Retype the records that come next, word for word.

■ Spatial question records
☆ ☆ ☆
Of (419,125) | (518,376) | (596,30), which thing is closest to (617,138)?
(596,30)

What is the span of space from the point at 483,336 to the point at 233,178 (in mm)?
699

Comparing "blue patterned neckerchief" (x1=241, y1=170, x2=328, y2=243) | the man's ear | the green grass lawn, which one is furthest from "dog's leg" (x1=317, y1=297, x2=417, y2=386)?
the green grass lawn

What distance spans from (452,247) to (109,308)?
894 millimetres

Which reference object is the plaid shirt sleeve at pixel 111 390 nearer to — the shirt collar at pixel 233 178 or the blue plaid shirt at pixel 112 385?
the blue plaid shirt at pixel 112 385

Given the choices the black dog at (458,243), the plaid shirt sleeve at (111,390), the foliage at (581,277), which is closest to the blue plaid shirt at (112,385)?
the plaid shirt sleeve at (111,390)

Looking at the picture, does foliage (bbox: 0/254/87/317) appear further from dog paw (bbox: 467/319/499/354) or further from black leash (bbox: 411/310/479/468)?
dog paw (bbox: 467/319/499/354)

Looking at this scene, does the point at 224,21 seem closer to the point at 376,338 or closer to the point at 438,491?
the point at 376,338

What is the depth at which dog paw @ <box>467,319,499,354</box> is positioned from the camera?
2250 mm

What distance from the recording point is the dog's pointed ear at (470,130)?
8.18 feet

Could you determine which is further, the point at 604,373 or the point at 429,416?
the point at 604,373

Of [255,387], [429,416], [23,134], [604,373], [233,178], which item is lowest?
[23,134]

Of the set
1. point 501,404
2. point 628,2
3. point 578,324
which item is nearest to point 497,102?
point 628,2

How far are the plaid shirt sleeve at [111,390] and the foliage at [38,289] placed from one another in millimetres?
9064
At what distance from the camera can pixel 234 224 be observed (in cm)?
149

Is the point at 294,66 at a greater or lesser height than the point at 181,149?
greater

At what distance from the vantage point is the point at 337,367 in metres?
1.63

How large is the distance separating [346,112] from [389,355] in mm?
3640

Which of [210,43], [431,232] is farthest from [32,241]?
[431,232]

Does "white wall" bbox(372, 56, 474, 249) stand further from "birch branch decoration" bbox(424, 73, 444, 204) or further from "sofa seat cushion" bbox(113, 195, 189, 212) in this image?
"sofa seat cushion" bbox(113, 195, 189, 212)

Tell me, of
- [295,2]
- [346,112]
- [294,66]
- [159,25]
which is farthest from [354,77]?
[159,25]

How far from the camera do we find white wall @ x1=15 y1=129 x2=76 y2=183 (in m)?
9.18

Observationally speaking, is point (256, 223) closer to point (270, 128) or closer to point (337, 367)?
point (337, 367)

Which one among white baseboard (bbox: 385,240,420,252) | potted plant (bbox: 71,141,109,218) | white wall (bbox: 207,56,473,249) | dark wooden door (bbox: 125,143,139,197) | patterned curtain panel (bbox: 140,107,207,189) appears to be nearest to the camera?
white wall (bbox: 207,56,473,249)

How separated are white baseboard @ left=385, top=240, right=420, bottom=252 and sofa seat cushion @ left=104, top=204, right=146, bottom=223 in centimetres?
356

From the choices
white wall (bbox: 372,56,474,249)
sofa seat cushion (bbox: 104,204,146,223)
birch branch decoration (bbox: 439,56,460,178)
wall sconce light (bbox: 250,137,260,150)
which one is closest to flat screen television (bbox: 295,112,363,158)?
☆ ☆ ☆
■ SOLUTION FOR THIS EXERCISE
Of (419,125) | (518,376) | (596,30), which thing is closest to (617,138)?
(596,30)

What is the span of space from the point at 483,336 to the point at 233,178 (in mm)?
699

Comparing "blue patterned neckerchief" (x1=241, y1=170, x2=328, y2=243) | the man's ear | the green grass lawn, which one is furthest from "dog's leg" (x1=317, y1=297, x2=417, y2=386)?
the green grass lawn

What distance spans from (452,247) to (109,308)?
894 millimetres

Which reference object is the plaid shirt sleeve at pixel 111 390 nearer to — the shirt collar at pixel 233 178 or the blue plaid shirt at pixel 112 385?
the blue plaid shirt at pixel 112 385

Given the choices the black dog at (458,243), the plaid shirt sleeve at (111,390), the foliage at (581,277), which is closest to the blue plaid shirt at (112,385)?
the plaid shirt sleeve at (111,390)

Looking at the picture, does foliage (bbox: 0/254/87/317) appear further from dog paw (bbox: 467/319/499/354) or further from black leash (bbox: 411/310/479/468)?
dog paw (bbox: 467/319/499/354)

Looking at this scene, does the point at 224,21 seem closer to the point at 376,338 or closer to the point at 438,491?
the point at 376,338

What is the depth at which dog paw @ <box>467,319,499,354</box> is positioned from the camera?
2250 mm

What distance from the recording point is the dog's pointed ear at (470,130)?
8.18 feet

Could you determine which is further, the point at 604,373 or the point at 429,416?
the point at 604,373

Of [255,387], [429,416], [23,134], [604,373], [233,178], which item is lowest?
[23,134]

Of the set
1. point 501,404
2. point 628,2
3. point 578,324
which item is nearest to point 497,102?
point 628,2

How far are the plaid shirt sleeve at [111,390] and the foliage at [38,289] placed from one another in millimetres?
9064
At what distance from the camera can pixel 234 224 be observed (in cm)?
149

Is the point at 294,66 at a greater or lesser height than the point at 181,149?
greater

At what distance from the vantage point is the point at 337,367 in metres?
1.63

How large is the distance separating [346,112] from [389,355] in mm?
3640

Which of [210,43], [431,232] is farthest from [32,241]?
[431,232]

Does "white wall" bbox(372, 56, 474, 249) stand further from "birch branch decoration" bbox(424, 73, 444, 204) or further from "sofa seat cushion" bbox(113, 195, 189, 212) in this image?
"sofa seat cushion" bbox(113, 195, 189, 212)

Tell me, of
- [295,2]
- [346,112]
- [294,66]
- [159,25]
which is farthest from [354,77]?
[159,25]

How far from the camera do we find white wall @ x1=15 y1=129 x2=76 y2=183 (in m)?
9.18

Observationally speaking, is point (256, 223) closer to point (270, 128) or closer to point (337, 367)?
point (337, 367)

Which one among white baseboard (bbox: 385,240,420,252) | potted plant (bbox: 71,141,109,218) | white wall (bbox: 207,56,473,249) | dark wooden door (bbox: 125,143,139,197) | patterned curtain panel (bbox: 140,107,207,189) appears to be nearest to the camera?
white wall (bbox: 207,56,473,249)

How separated are white baseboard @ left=385, top=240, right=420, bottom=252 and sofa seat cushion @ left=104, top=204, right=146, bottom=223 in centimetres?
356

From the choices
white wall (bbox: 372,56,474,249)
sofa seat cushion (bbox: 104,204,146,223)
birch branch decoration (bbox: 439,56,460,178)
wall sconce light (bbox: 250,137,260,150)
which one is closest to flat screen television (bbox: 295,112,363,158)?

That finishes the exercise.